The bank's most recent earnings for the third
quarter topped expectations, with $24.61
billion in adjusted revenue.
Coming into this year was one of the favorites, if
not the favorite, among bank analysts.
Because of that coast-to-coast branch
network, of that that cheap deposit funding,
they were seen as one of the big beneficiaries of
the Fed is raising interest rates.
It's going to allow the industry to make more
money in terms of just that net interest income
that we talked about.
And despite the threat of a looming recession, Bank
of America's rise might just be beginning.

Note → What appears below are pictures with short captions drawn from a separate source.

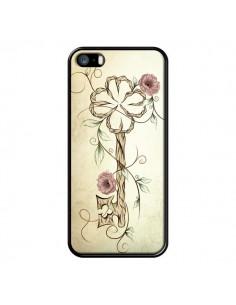Coque Key Lucky Clef Flower pour iPhone 5 et 5S - LouJah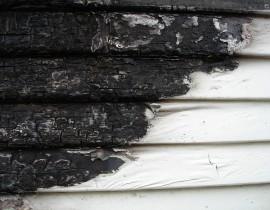 Fire & Smoke Damage Restoration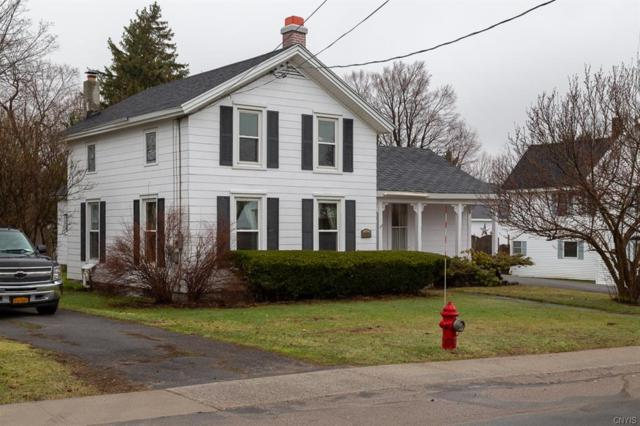 122 S Main Street, Rutland, NY 13612 (MLS #S1186468) :: BridgeView Real Estate Services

This is a decade in the making in terms of
preparation for a recession.
So Bank of America has de-risked their loans,
they've de-risked their trading, they've
de-risked their risk appetite.
They've been preparing their technology for more
business volumes and they've been preparing
the strength of their customer relationships
for the time when rates rise. And I estimate that
so long as loan losses don't more than triple.
Bank of America's earnings will grow
through a recession.
And if that happens, on the other side of that,
not only should Bank of America stock go back to
their historical valuation, but they have
a chance to re-rate above the historical
ranges where they previously traded.